» **Passage to read**:
- - - -
Log probability evaluates to log(0), i.e. negative infinity

For the past couple months I have been investigating what is causing college football attendance to drop. I am trying to make a hierarchical model and I am encountering the stated error when I am running it. I am new to STAN and have been trying to debug it without luck.


Here is the model that I have built:

// Index values, observations and covariates
data {
  int<lower = 1> N;                  // Number of games
  int<lower = 1> K;                  // Number of teams
  int<lower = 1> I;                  // Number of team covariates

  real fill_rate[N];                 // Vector of game observations
  int<lower = 1, upper = K> g[N];    // Vector of team assignments
  int team[N];                       // Vector of team covariates
  vector[N] wins;                    // Vector of current wins covariates

  real gamma_mean;                   // Mean for the hyperprior on gamma.
  real<lower = 0> gamma_var;         // Variance for the hyperprior on gamma.
  real<lower = 0> tau_min;           // Minimum for the hyperprior on tau.
  real<lower = 0> tau_max;           // Maximum for the hyperprior on tau.
  real<lower = 0> sigma_min;         // Minimum for the hyperprior on tau.
  real<lower = 0> sigma_max;         // Maximum for the hyperprior on tau.
}


parameters {
  matrix[K, (I - 1)] alpha;          // football game level coefficients
  vector[K] beta;                    // Vector of observation-level wins coefficients
  real gamma;                        // Mean of the model
  real<lower=0> tau;                 // Variance of the population model
  real<lower=0> sigma;               // Variance of the observation model
}

model {
  // Hyperpriors
  vector[N] mu;

  // Hyperpriors and prior.
- - - -
» **Supplied entries**:
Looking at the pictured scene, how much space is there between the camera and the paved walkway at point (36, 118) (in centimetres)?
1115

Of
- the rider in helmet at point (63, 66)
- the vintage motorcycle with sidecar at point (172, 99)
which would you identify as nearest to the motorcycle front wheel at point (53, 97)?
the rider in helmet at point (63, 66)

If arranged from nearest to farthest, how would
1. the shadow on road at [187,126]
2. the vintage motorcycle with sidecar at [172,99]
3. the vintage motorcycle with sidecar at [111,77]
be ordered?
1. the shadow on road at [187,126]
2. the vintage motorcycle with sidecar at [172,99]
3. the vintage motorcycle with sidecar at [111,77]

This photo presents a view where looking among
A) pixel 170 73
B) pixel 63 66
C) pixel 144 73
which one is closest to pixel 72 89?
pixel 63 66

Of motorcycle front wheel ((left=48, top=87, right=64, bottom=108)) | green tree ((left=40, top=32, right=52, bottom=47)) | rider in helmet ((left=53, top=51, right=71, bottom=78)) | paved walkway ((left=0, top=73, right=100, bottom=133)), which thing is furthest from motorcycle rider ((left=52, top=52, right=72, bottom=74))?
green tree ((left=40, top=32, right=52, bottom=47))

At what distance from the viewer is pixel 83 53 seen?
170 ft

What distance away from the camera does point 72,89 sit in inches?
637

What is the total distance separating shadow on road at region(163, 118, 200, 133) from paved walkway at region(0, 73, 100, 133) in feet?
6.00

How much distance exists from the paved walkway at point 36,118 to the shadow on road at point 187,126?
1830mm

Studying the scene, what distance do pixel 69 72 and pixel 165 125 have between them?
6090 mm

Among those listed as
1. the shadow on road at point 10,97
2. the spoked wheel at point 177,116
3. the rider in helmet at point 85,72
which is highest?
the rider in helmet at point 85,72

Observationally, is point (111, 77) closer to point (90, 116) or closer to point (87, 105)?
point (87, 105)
- - - -
» **Given exercise**: Please reproduce the Stan model post word for word, from its title to its final line. The entries were taken from a different source than the Stan model post.

» **Output of the exercise**:
Log probability evaluates to log(0), i.e. negative infinity

For the past couple months I have been investigating what is causing college football attendance to drop. I am trying to make a hierarchical model and I am encountering the stated error when I am running it. I am new to STAN and have been trying to debug it without luck.


Here is the model that I have built:

// Index values, observations and covariates
data {
  int<lower = 1> N;                  // Number of games
  int<lower = 1> K;                  // Number of teams
  int<lower = 1> I;                  // Number of team covariates

  real fill_rate[N];                 // Vector of game observations
  int<lower = 1, upper = K> g[N];    // Vector of team assignments
  int team[N];                       // Vector of team covariates
  vector[N] wins;                    // Vector of current wins covariates

  real gamma_mean;                   // Mean for the hyperprior on gamma.
  real<lower = 0> gamma_var;         // Variance for the hyperprior on gamma.
  real<lower = 0> tau_min;           // Minimum for the hyperprior on tau.
  real<lower = 0> tau_max;           // Maximum for the hyperprior on tau.
  real<lower = 0> sigma_min;         // Minimum for the hyperprior on tau.
  real<lower = 0> sigma_max;         // Maximum for the hyperprior on tau.
}


parameters {
  matrix[K, (I - 1)] alpha;          // football game level coefficients
  vector[K] beta;                    // Vector of observation-level wins coefficients
  real gamma;                        // Mean of the model
  real<lower=0> tau;                 // Variance of the population model
  real<lower=0> sigma;               // Variance of the observation model
}

model {
  // Hyperpriors
  vector[N] mu;

  // Hyperpriors and prior.